No, most of these venues aren’t impulse buys; good luck trying to get into Heston Blumenthal’s The Fat Duck on a few hours’ notice. And whether you dine at an expensive restaurant like Jean Georges probably hinges more on the size of your wallet, less on the speed of your iPad 4G connection. But still, that budgetary decision would be infinitely easier to make if you could actually access the Jean Georges menu prices on your iPad ($108 for four courses, $168 for a tasting menu, incidentally). As for the Jean Georges wine list, that’s not even on the regular website (baby steps, people).

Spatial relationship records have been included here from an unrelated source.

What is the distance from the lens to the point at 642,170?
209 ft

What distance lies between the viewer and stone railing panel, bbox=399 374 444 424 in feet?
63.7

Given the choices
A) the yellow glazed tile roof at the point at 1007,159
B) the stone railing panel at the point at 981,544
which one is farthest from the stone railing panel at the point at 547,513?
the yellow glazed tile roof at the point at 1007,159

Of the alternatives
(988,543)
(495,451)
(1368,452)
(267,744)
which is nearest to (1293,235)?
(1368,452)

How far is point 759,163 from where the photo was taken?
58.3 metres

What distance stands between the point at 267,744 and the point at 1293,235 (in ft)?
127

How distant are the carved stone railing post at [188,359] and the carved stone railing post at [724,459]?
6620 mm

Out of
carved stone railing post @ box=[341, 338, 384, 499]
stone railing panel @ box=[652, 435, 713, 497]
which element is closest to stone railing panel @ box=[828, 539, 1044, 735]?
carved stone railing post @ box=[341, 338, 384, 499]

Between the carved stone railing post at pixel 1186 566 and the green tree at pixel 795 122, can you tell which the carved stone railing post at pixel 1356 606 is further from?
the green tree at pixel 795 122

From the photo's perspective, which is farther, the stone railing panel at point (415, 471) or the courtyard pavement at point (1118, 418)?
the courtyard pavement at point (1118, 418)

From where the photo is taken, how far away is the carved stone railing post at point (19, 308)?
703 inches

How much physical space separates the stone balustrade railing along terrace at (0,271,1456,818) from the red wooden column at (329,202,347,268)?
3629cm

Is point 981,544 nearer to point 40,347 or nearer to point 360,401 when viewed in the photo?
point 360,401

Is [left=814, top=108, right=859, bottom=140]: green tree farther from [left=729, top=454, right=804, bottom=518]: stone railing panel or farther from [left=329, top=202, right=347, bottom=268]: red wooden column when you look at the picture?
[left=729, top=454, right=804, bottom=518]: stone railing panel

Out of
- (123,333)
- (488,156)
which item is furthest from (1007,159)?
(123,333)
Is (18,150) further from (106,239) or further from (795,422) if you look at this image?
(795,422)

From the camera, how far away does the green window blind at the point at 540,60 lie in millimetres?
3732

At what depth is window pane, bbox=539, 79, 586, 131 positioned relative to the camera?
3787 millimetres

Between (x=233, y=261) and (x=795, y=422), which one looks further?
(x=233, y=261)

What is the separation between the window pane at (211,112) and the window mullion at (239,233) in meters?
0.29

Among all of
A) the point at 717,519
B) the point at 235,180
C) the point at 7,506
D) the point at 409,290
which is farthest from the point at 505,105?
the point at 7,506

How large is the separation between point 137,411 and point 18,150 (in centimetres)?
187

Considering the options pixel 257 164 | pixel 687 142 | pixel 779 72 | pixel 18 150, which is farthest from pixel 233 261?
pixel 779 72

Perhaps it’s better to think of things this way: In a world where an increasing amount of diners are getting their culinary information largely, if not solely, through mobile, would you as a chef prefer that diners ignore your own website, which you control, and instead get their information about your restaurant from MenuPages.com, which makes every menu look the same?
If you as a chef put so much time and effort into tailoring your venue’s $400-per person dining experience, why would you outsource the first point of contact with your restaurant to Google Places or Zagat, simply because your site insists on greeting viewers using with a stylized food porn slideshow that no one wants to watch and a musical intro that no one wants to hear? This is why I love logging onto Daniel Boulud’s websites on my iPhone. The menus are simple and elegant and there’s no Gallic chanteur like Jacques Dutronc blasting into my headphones.
And remember, diners like things to be easy, especially when a lot of money is changing hands. So if I’m walking around Paris on vacation and am considering an impromptu blowout dinner, I could try logging onto Pierre Gagnaire’s website on my iPhone, and I’d get nothing. Or I could bring up the site for Guy Savoy’s eponymous restaurant and within seconds I’d be looking at the entire dinner menu with prices. I think I’ll go with Savoy.
And it would be cool if an awesome neighborhood spot like The Brooklyn Star could update its affordable menu on a day to day basis in an iPhone-friendly format. Let’s get rid of that animated crackling fireplace.
This is about the user experience, folks, and the restaurant experience begins the second a user logs onto your restaurant’s website. If that entryway experience is lackluster or non-existent via mobile, how can a diner trust you with the more complicated (and more expensive stuff), which is to say, the cooking and the coddling? The 86-year-old Paul Bocuse and his team already knows all this. And so should you. So lose the Flash and lose the music. We’ll be watching.
We like to think Chef Thomas Keller will be one of the first to fix all these issues. His Bouchon & Ad Hoc sites already work fine on mobile devices, while iTunes has clever little iPad apps that lets you download the full Per Se and French Laundry wine lists (no app just yet for the iPhone).
And until there’s a non-Flash site for Per Se or the French Laundry, iPhone users can bookmark the daily menu (or sometimes “yesterday’s menu”), which usually goes up on weekday afternoon. It’s not the most convenient solution, but it’s a start. Keller is cool like that (Source: The Price Hike/The Bad Deal).